Below 15W we have no safety issue at all according to IEC62368 because the energy is not sufficient to start a fire but we could have a power outage recovery issue that is required to clarify e.g. maybe on side of Dr. He?
Please no discussions about the following blueprint here. Its just a prove of concept and by far not to see from the flight level which this discussion is for! Its only a small safety puzzle part and invitation to add more safety to other HA members for controlling high power consumers and as partly prove of concept. You can find my first blueprint here: Safety Plug On_With_Timed_Off and Safe Off State fall back at start up.

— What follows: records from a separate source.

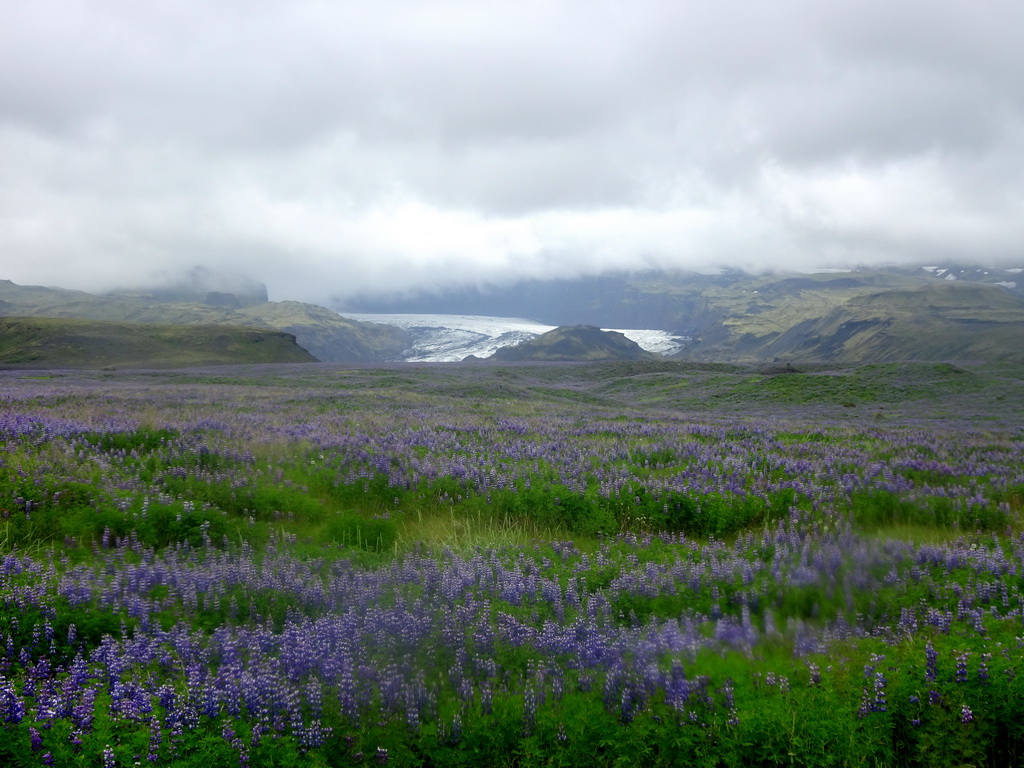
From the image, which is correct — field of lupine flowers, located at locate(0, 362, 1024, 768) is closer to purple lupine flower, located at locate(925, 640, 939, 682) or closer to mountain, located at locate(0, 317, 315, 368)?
purple lupine flower, located at locate(925, 640, 939, 682)

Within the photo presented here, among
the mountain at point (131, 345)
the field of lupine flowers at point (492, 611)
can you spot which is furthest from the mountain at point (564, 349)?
the field of lupine flowers at point (492, 611)

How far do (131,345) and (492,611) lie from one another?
443 feet

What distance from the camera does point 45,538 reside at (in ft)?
22.1

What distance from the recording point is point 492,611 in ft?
17.0

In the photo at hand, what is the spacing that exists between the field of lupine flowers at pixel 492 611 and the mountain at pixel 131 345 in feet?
349

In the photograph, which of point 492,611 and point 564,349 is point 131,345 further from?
point 492,611

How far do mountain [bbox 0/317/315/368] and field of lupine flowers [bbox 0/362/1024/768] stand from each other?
106343mm

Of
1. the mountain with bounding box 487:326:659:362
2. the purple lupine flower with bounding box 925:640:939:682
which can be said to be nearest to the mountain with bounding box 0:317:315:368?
the mountain with bounding box 487:326:659:362

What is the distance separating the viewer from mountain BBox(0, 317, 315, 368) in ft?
351

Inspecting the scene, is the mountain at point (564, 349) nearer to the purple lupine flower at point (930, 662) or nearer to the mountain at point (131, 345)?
the mountain at point (131, 345)

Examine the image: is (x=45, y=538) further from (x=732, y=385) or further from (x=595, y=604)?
(x=732, y=385)

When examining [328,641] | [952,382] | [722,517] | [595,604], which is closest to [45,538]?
[328,641]

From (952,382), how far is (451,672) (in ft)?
179

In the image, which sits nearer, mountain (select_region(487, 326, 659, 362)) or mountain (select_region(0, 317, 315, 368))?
mountain (select_region(0, 317, 315, 368))
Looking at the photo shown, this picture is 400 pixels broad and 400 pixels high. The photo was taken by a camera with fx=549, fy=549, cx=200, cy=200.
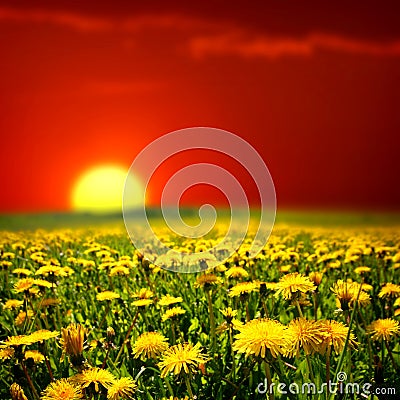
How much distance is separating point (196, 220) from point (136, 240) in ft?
0.89

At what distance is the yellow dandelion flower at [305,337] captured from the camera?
0.65 meters

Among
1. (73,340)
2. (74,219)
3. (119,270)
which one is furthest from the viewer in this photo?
(74,219)

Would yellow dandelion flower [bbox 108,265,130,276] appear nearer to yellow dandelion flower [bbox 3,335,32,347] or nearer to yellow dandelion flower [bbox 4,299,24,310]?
yellow dandelion flower [bbox 4,299,24,310]

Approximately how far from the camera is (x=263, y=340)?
617mm

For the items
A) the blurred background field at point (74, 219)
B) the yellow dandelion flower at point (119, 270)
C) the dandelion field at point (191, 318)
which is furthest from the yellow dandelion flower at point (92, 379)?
the blurred background field at point (74, 219)

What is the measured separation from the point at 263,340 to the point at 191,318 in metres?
0.58

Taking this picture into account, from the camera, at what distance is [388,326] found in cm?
87

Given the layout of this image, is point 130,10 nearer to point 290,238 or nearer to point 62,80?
point 62,80

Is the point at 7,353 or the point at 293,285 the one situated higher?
the point at 293,285

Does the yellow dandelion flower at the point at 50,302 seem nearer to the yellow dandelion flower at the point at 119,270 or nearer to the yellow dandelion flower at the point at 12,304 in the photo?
the yellow dandelion flower at the point at 12,304

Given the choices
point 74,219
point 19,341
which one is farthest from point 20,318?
point 74,219

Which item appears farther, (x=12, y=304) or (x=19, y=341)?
(x=12, y=304)

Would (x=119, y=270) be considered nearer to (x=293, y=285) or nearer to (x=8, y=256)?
(x=8, y=256)

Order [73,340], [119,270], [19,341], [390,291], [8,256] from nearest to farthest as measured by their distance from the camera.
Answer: [73,340]
[19,341]
[390,291]
[119,270]
[8,256]
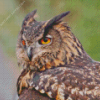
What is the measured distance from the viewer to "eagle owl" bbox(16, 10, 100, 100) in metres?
2.55

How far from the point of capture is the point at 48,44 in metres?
2.98

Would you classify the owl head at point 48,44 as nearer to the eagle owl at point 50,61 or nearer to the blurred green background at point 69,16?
the eagle owl at point 50,61

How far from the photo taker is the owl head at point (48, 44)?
9.70ft

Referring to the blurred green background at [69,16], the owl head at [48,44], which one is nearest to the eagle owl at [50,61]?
the owl head at [48,44]

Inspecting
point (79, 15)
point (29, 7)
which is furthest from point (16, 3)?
point (79, 15)

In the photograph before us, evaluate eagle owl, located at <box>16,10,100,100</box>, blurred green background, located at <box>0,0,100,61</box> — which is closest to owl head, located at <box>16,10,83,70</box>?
eagle owl, located at <box>16,10,100,100</box>

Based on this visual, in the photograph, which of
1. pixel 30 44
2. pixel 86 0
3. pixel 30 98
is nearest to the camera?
pixel 30 98

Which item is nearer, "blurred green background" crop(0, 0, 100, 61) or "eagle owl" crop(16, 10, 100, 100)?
"eagle owl" crop(16, 10, 100, 100)

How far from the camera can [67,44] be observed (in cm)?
305

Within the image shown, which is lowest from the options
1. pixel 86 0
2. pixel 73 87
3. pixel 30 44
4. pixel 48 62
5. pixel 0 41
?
pixel 73 87

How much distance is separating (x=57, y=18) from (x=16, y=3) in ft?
10.5

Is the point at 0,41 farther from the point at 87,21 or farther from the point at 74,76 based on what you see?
the point at 74,76

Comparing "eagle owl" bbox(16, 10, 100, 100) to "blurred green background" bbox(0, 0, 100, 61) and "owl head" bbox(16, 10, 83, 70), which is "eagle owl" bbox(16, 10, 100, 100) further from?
"blurred green background" bbox(0, 0, 100, 61)

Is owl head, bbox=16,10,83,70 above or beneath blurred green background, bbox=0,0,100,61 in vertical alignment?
beneath
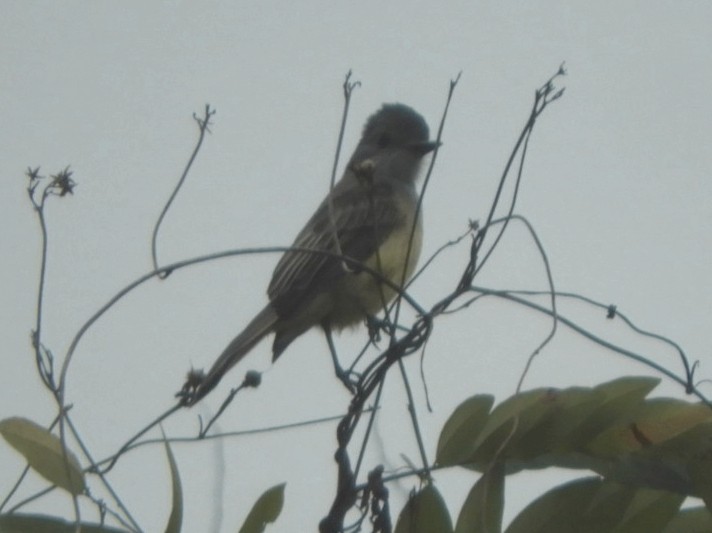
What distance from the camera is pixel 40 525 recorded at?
2117mm

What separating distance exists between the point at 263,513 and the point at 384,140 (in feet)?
16.0

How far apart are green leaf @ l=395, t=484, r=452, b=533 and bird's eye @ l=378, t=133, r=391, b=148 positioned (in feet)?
15.8

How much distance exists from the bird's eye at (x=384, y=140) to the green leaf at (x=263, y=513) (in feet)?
15.9

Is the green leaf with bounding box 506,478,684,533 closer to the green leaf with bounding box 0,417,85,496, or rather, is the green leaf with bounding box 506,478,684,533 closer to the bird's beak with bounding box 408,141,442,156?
the green leaf with bounding box 0,417,85,496

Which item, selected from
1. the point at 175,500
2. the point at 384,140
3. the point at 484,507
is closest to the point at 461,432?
the point at 484,507

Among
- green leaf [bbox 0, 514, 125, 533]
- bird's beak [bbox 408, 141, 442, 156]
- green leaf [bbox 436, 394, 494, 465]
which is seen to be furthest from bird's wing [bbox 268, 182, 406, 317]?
green leaf [bbox 0, 514, 125, 533]

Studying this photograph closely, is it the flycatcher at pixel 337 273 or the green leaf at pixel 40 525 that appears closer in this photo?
the green leaf at pixel 40 525

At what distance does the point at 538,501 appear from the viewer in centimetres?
221

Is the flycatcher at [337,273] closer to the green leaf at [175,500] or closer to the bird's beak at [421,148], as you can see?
the bird's beak at [421,148]

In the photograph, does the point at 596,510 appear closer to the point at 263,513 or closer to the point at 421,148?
the point at 263,513

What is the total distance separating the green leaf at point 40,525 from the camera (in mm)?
2098

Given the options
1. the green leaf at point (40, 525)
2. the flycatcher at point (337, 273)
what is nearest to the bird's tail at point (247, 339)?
the flycatcher at point (337, 273)

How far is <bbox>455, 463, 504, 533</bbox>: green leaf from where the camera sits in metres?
2.19

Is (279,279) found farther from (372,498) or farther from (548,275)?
(372,498)
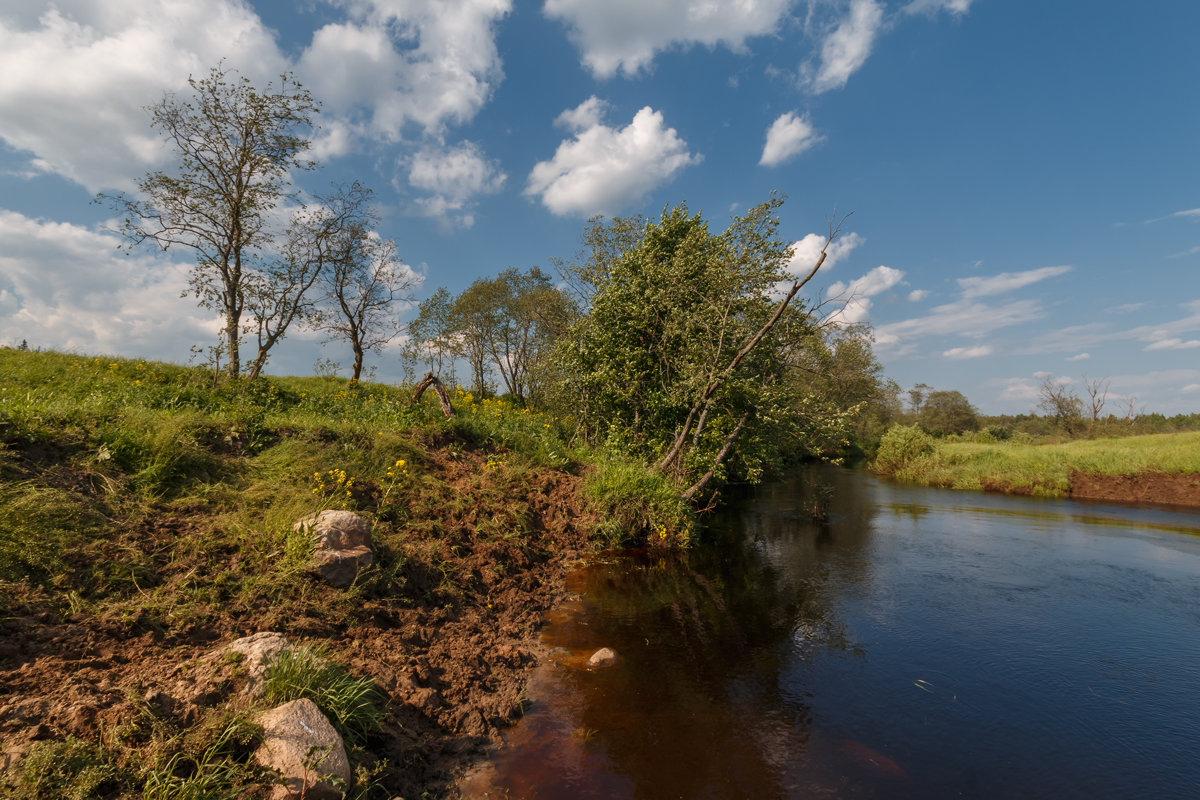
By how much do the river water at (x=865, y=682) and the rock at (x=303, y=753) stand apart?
1.20 meters

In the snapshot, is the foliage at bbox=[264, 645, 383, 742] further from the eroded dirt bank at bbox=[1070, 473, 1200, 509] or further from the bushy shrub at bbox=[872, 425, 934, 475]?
the bushy shrub at bbox=[872, 425, 934, 475]

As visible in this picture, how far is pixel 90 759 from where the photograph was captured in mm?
3043

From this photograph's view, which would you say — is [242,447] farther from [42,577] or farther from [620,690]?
[620,690]

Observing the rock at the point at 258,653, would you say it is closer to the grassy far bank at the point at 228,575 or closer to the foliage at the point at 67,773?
the grassy far bank at the point at 228,575

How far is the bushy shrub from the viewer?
32.4 meters

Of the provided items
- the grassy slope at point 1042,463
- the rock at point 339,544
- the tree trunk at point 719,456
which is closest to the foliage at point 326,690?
the rock at point 339,544

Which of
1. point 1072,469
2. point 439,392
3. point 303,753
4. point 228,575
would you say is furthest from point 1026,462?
point 228,575

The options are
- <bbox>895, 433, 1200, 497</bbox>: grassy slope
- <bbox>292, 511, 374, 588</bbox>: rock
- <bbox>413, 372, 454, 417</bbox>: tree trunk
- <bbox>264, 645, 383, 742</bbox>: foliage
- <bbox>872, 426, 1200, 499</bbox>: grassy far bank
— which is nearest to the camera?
<bbox>264, 645, 383, 742</bbox>: foliage

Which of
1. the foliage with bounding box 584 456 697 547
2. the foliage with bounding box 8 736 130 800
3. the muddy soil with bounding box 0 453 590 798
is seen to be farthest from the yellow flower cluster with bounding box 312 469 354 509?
the foliage with bounding box 584 456 697 547

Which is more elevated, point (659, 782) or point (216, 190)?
point (216, 190)

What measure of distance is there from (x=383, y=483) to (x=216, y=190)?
504 inches

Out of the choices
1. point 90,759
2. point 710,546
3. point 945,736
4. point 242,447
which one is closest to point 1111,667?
point 945,736

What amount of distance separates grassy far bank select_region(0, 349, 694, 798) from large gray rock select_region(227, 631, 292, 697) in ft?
0.57

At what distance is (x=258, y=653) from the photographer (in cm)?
418
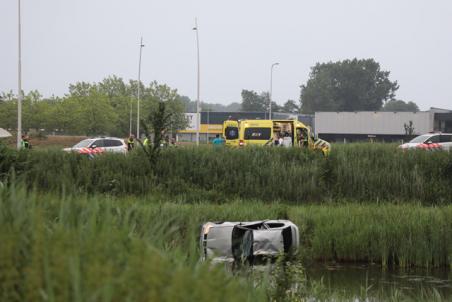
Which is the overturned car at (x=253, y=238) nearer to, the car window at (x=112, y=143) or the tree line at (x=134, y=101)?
the tree line at (x=134, y=101)

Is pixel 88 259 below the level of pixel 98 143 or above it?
above

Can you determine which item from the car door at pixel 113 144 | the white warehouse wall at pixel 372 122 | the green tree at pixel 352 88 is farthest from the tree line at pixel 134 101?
the white warehouse wall at pixel 372 122

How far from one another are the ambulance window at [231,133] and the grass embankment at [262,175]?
709 inches

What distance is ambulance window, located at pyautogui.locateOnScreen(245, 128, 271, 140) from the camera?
123ft

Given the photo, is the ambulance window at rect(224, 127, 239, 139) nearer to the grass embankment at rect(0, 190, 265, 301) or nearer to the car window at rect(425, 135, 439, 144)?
the car window at rect(425, 135, 439, 144)

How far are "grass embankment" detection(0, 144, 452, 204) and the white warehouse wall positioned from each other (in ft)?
182

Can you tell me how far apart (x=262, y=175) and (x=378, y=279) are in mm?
8191

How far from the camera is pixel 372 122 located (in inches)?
3068

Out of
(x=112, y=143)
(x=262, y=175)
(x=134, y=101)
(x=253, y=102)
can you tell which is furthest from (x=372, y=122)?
(x=253, y=102)

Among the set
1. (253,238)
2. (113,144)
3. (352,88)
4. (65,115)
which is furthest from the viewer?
(352,88)

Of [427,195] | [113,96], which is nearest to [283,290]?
[427,195]

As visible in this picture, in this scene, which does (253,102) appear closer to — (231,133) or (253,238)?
(231,133)

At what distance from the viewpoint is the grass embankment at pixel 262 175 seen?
2077cm

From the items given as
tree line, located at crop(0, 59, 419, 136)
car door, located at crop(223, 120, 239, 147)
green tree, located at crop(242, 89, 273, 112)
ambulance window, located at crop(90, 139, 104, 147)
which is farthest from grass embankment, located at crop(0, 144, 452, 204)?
green tree, located at crop(242, 89, 273, 112)
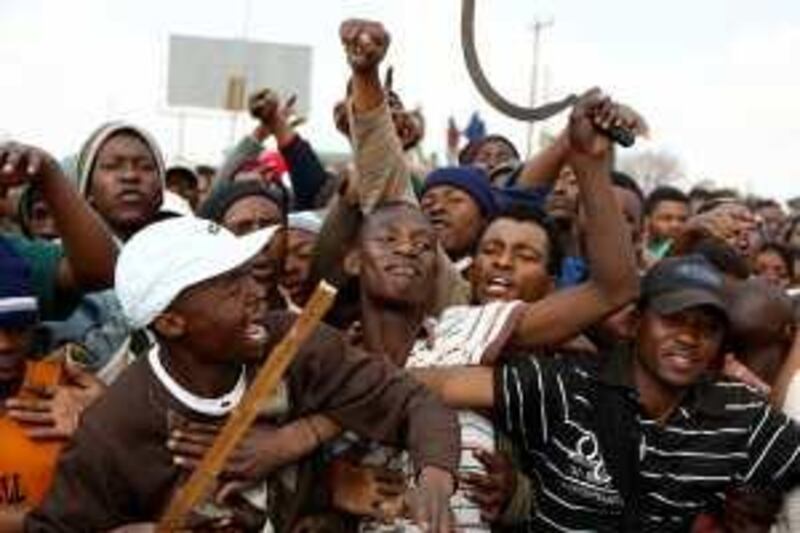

This could be maybe also a weak starting point for testing more suitable high power plugs, find out manufacturer that do not respect Zigbee specs and may exceed any critical safety limits. Normally in an ideal world I would highly expected all plugs to include this functionality internally and guarantee to protect against any exceeding the IEC62368-1 safety limits by default - But sadly they don’t.
Wow! thank you, Edmondena, for taking the time to write such a detailed and technically grounded response. Your background in automotive functional safety and standards really comes through, and I appreciate you bringing that perspective into the discussion. It honestly took me a while to go through everything and make sure I understood your ideas and suggestions. Apologies for the delayed reply as well, I was traveling and didn’t get a chance to follow the thread closely.
I want to be very clear up front: many of the risks you describe, especially around heaters, fail-safe behavior, and single points of failure, are real. Your ALARP-based reasoning is the kind of thinking that consumer home automation may lack today. At the same time, most Home Assistant users don’t have 15+ years of safety-system development experience like you, which is precisely why we’re interested in hearing from a broad range of stakeholders: experienced engineers, maintainers, and also everyday users, to better understand different perspectives, expectations, and concerns.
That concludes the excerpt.